**REQUIREMENT**
Copy out all of the data below word for word, leaving out the pictures.
┌─ DATA FOR THE TASK
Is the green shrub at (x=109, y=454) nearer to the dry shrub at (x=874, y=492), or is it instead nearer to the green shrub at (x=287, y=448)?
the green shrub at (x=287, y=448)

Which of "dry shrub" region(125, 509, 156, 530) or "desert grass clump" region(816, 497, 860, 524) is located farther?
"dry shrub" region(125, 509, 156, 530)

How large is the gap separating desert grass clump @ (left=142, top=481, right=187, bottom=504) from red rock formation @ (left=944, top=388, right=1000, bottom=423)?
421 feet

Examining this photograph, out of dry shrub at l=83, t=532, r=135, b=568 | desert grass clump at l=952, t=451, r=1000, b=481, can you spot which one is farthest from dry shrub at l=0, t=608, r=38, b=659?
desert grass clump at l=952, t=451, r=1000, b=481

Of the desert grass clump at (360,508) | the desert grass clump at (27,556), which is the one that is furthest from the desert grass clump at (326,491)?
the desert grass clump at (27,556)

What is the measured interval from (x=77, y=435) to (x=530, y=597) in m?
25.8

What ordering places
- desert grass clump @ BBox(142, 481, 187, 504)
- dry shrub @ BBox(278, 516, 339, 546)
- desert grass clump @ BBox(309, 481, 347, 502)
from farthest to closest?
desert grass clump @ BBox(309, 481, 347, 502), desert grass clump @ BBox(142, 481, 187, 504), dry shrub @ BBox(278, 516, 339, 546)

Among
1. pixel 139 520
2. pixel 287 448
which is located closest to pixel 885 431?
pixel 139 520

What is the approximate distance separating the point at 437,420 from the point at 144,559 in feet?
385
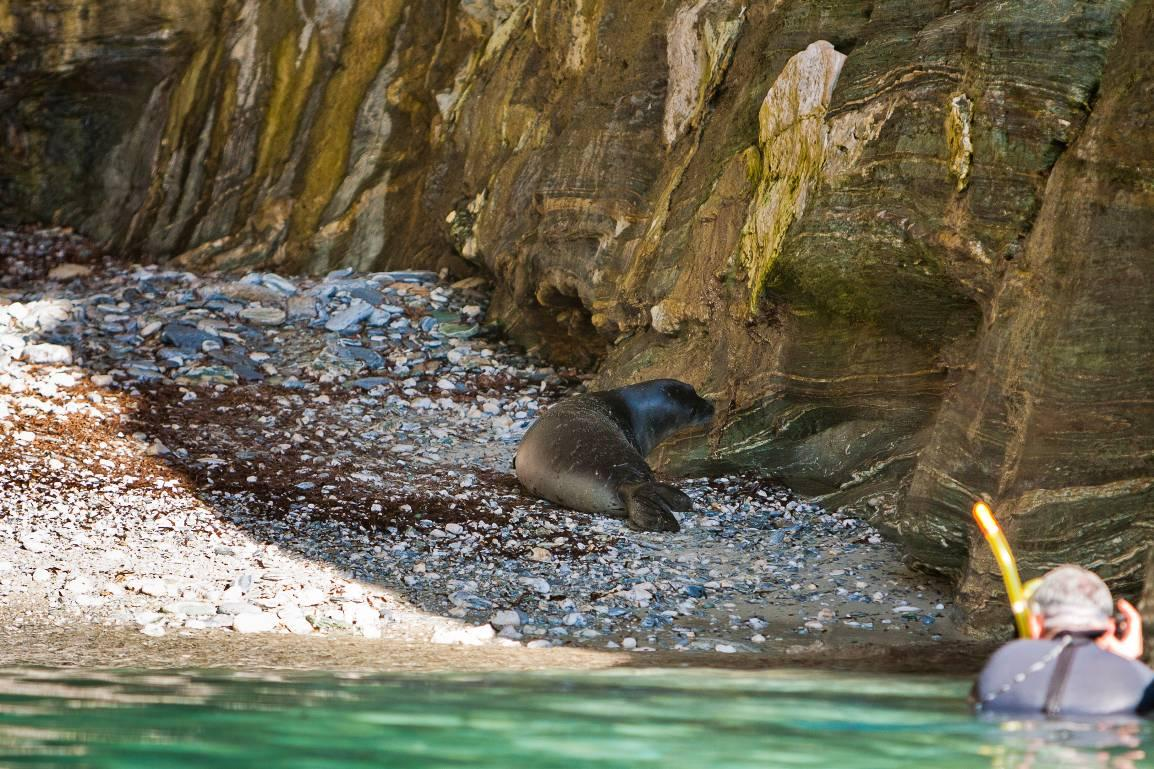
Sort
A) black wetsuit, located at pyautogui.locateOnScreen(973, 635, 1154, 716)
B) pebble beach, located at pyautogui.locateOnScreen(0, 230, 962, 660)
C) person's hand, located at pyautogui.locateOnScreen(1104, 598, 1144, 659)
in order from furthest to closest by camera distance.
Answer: pebble beach, located at pyautogui.locateOnScreen(0, 230, 962, 660)
person's hand, located at pyautogui.locateOnScreen(1104, 598, 1144, 659)
black wetsuit, located at pyautogui.locateOnScreen(973, 635, 1154, 716)

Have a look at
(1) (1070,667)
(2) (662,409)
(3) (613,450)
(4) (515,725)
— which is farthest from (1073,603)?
(2) (662,409)

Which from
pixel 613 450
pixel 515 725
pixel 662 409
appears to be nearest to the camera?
pixel 515 725

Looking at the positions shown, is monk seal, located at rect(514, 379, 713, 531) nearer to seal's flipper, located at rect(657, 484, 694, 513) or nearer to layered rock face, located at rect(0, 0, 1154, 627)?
seal's flipper, located at rect(657, 484, 694, 513)

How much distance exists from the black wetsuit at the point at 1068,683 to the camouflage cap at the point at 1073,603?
2.1 inches

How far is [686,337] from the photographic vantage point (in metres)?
10.4

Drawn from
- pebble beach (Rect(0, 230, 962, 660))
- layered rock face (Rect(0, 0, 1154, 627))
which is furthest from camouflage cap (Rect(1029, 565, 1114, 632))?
layered rock face (Rect(0, 0, 1154, 627))

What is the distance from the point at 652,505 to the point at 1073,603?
14.2 feet

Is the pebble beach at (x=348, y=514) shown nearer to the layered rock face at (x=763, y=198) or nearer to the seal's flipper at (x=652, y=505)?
the seal's flipper at (x=652, y=505)

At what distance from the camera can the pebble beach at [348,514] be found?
6.08 metres

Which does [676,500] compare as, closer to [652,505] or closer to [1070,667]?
[652,505]

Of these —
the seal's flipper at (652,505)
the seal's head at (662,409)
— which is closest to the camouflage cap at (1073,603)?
the seal's flipper at (652,505)

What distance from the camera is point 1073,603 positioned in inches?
154

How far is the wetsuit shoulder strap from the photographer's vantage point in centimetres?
386

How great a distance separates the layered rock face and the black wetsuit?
1970 mm
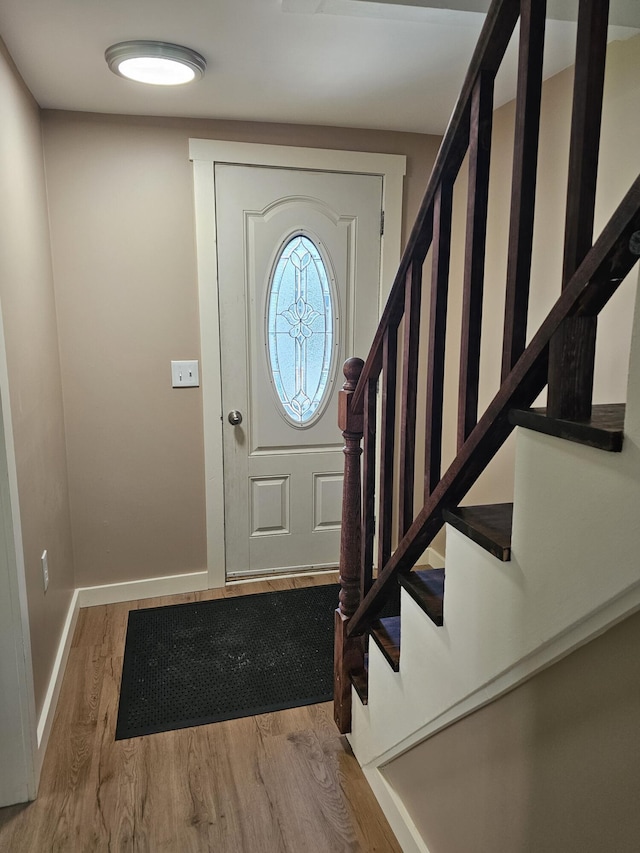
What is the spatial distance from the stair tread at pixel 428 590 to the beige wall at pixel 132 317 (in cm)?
172

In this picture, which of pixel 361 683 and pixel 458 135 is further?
pixel 361 683

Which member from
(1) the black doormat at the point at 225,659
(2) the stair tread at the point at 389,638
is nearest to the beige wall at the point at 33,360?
(1) the black doormat at the point at 225,659

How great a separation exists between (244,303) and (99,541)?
1358mm

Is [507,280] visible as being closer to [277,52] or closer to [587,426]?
[587,426]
└─
**REPLY**
Is the green shrub at (x=109, y=454) nearer to the dry shrub at (x=874, y=492), or is it instead nearer to the green shrub at (x=287, y=448)?
the green shrub at (x=287, y=448)

Which of "dry shrub" region(125, 509, 156, 530) or "desert grass clump" region(816, 497, 860, 524) is located farther?
"dry shrub" region(125, 509, 156, 530)

How large is the gap separating desert grass clump @ (left=142, top=481, right=187, bottom=504) from red rock formation @ (left=944, top=388, right=1000, bottom=423)?
421 feet

Examining this photograph, out of dry shrub at l=83, t=532, r=135, b=568 | desert grass clump at l=952, t=451, r=1000, b=481, can you spot which one is farthest from dry shrub at l=0, t=608, r=38, b=659?
desert grass clump at l=952, t=451, r=1000, b=481

Of the desert grass clump at (360,508) | the desert grass clump at (27,556), which is the one that is furthest from the desert grass clump at (326,491)?
the desert grass clump at (27,556)

What is the measured interval from (x=77, y=435) to (x=530, y=597) in m?
25.8

What ordering places
- desert grass clump @ BBox(142, 481, 187, 504)
- dry shrub @ BBox(278, 516, 339, 546)
- desert grass clump @ BBox(309, 481, 347, 502)
from farthest to closest?
desert grass clump @ BBox(309, 481, 347, 502), desert grass clump @ BBox(142, 481, 187, 504), dry shrub @ BBox(278, 516, 339, 546)

Among
1. pixel 139 520
2. pixel 287 448
which is located closest to pixel 885 431?
pixel 139 520

What is the approximate distance separating the point at 437,420 from the point at 144,559 in feet?
385
Sort
A) black wetsuit, located at pyautogui.locateOnScreen(973, 635, 1154, 716)
B) pebble beach, located at pyautogui.locateOnScreen(0, 230, 962, 660)
C) person's hand, located at pyautogui.locateOnScreen(1104, 598, 1144, 659)
in order from furthest to closest by camera distance.
Answer: pebble beach, located at pyautogui.locateOnScreen(0, 230, 962, 660)
person's hand, located at pyautogui.locateOnScreen(1104, 598, 1144, 659)
black wetsuit, located at pyautogui.locateOnScreen(973, 635, 1154, 716)

Have a look at
(1) (1070,667)
(2) (662,409)
(3) (613,450)
(4) (515,725)
— which is farthest from (1073,603)?
(2) (662,409)

Which from
pixel 613 450
pixel 515 725
pixel 662 409
appears to be nearest to the camera?
pixel 515 725

Looking at the positions shown, is monk seal, located at rect(514, 379, 713, 531) nearer to seal's flipper, located at rect(657, 484, 694, 513) or nearer to layered rock face, located at rect(0, 0, 1154, 627)?
seal's flipper, located at rect(657, 484, 694, 513)

How much distance exists from the black wetsuit at the point at 1068,683 to the camouflage cap at the point at 1073,603?
2.1 inches

How far is [686,337] from the photographic vantage point (in metres)?
10.4

Drawn from
- pebble beach (Rect(0, 230, 962, 660))
- layered rock face (Rect(0, 0, 1154, 627))
which is furthest from camouflage cap (Rect(1029, 565, 1114, 632))?
layered rock face (Rect(0, 0, 1154, 627))

What is the distance from the point at 652,505 to the point at 1073,603?
14.2 feet

Is the pebble beach at (x=348, y=514) shown nearer to the layered rock face at (x=763, y=198) or nearer to the seal's flipper at (x=652, y=505)?
the seal's flipper at (x=652, y=505)

At what distance from the camera can the pebble beach at [348,514] be found?
6.08 metres

Which does [676,500] compare as, closer to [652,505] or closer to [1070,667]?
[652,505]

Of these —
the seal's flipper at (652,505)
the seal's head at (662,409)
— which is closest to the camouflage cap at (1073,603)?
the seal's flipper at (652,505)

What distance from the camera is point 1073,603 positioned in inches?
154

How far is the wetsuit shoulder strap from the photographer's vantage point in centimetres?
386

How great a distance separates the layered rock face and the black wetsuit?
1970 mm
What is the spatial distance from the stair tread at pixel 428 590 to the beige wall at pixel 132 317 (in cm)?
172

In this picture, which of pixel 361 683 and pixel 458 135 is further?
pixel 361 683

Which member from
(1) the black doormat at the point at 225,659
(2) the stair tread at the point at 389,638
is nearest to the beige wall at the point at 33,360?
(1) the black doormat at the point at 225,659

How great a separation exists between (244,303) and (99,541)?
1358mm

Is [507,280] visible as being closer to [277,52] or closer to [587,426]?
[587,426]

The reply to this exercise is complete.